Favori - Illustration Xavier SagerFavori - Illustration Xavier Sager
Illustration Xavier Sager
La position de favori, comme toutes valeurs d’agiotage, est essentiellement variable, et soumise à une multitude d’éventualités. Suivant les circonstances il monte et descend dans la cote ; les variations, surtout dans les grandes courses, sur lesquelles on parie longtemps à l’avance, se produisent sur des rumeurs plus ou moins exactes. La position de favori n’est pas, dans beaucoup de courses, le privilège d’un seul cheval, elle se trouve souvent disputée par plusieurs au même titre, ou à des taux inégaux. La cote chiffre mathématiquement des différences. Ainsi, deux ou plusieurs chevaux peuvent être également favoris, en ce sens que l’on parie pour eux ou contre eux, à la même cote, parce qu’on leur croit une chance égale entre eux, mais supérieure à celle de leurs concurrents. Il arrive fréquemment que deux ou trois chevaux sont favoris à un taux différent, on parie 2]1 contre le premier, 3]1 contre le second et ainsi de suite. On les comprend cependant tous sous la dénomination de favoris, parce que la confiance publique s’attache à eux et délaisse leurs concurrents.
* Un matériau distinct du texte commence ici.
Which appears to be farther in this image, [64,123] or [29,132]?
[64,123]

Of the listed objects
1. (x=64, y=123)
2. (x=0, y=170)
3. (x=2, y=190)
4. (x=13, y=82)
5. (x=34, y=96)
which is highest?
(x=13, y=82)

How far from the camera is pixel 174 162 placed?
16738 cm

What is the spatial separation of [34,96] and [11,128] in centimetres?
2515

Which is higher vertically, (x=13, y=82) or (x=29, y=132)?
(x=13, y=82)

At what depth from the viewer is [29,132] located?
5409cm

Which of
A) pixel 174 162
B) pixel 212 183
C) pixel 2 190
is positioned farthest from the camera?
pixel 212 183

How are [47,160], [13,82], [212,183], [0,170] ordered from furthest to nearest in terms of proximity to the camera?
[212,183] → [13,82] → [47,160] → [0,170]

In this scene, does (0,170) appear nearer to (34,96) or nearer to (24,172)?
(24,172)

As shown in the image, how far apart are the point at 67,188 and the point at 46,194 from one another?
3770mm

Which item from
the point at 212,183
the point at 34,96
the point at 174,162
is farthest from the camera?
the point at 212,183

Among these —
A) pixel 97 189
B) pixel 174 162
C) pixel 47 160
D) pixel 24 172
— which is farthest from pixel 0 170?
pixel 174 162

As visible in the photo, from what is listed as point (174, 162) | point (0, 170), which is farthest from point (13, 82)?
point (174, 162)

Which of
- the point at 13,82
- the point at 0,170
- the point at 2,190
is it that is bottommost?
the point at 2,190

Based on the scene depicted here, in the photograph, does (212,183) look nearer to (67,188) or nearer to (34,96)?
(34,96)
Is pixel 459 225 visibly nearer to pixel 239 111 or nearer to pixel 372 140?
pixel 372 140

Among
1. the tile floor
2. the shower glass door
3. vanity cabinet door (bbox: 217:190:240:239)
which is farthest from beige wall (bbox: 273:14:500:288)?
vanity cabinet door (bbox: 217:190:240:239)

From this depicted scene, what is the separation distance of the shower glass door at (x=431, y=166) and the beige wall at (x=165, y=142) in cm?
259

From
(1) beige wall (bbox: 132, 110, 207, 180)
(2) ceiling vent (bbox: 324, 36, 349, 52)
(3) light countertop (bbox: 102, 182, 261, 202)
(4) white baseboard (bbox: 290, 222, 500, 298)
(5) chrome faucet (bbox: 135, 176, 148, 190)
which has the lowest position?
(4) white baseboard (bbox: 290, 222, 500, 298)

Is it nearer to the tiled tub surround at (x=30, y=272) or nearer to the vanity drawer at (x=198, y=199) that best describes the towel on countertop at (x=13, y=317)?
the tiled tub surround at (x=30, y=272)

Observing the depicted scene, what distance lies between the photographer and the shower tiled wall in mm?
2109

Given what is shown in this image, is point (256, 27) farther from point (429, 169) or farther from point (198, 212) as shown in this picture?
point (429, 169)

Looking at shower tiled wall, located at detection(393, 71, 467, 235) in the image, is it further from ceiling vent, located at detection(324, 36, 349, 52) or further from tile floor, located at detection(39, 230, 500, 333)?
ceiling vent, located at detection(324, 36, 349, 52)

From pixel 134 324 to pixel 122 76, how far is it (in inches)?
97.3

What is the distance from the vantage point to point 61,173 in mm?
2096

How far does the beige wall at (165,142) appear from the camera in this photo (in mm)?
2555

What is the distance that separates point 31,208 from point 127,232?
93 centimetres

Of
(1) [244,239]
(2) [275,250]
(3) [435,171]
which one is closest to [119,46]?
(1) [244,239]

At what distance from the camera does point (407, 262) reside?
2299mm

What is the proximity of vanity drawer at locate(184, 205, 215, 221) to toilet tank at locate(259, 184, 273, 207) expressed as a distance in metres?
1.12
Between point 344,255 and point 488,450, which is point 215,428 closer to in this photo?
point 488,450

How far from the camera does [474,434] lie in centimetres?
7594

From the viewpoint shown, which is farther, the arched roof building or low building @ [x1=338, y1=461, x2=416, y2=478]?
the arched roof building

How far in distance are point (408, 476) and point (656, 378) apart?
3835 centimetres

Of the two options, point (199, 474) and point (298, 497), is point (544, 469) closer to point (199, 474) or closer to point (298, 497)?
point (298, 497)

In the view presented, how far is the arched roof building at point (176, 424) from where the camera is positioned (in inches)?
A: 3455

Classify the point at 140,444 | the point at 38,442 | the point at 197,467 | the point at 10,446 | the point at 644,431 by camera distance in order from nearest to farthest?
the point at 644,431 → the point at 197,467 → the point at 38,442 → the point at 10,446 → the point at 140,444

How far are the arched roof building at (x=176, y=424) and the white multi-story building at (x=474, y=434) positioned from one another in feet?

Dans l’acceptation propre, le mot favori devrait s’appliquer uniquement au cheval, qu’un mérite démontré désigne comme le vainqueur probable. Mais, dans la pratique, on désigne plus habituellement ainsi, celui qui, momentanément, ou d’une manière fixe, se trouve en tête de la cote des paris. Il en résulte, qu’un cheval est parfois maintenu fictivement à ce rang, soit par son propriétaire, soit par des parieurs, ayant intérêt à ne pas le laisser tomber dans la cote. On dit, en ce cas, tell ou tel cheval a été favori. Cette manœuvre factice, ne peut au reste se prolonger longtemps, surtout quand la défaveur du cheval a une raison d’être justifiée ; alors, comme on dit en terme de betting, il tombe brusquement dans la cote, avec d’autant plus de rapidité, qu’il a été maintenu facticement. Mais ceux qui avaient parié pour lui, ont pu avoir le temps de parier contre, ou, comme on dit en langage technique, de le rendre. Dans ce cas, c’est le public qui supporte la perte. Si, au contraire, il n’a pas été dupe de cette tactique, ceux qui avaient pris le cheval à un moment où il leur inspirait une certaine confiance, en sont pour leur frais, et comme l’on dit en argot de betting, boivent le bouillon. »
Dictionnaire du sport français, de Ned Pearson, O. Lorenz, 1872, Paris.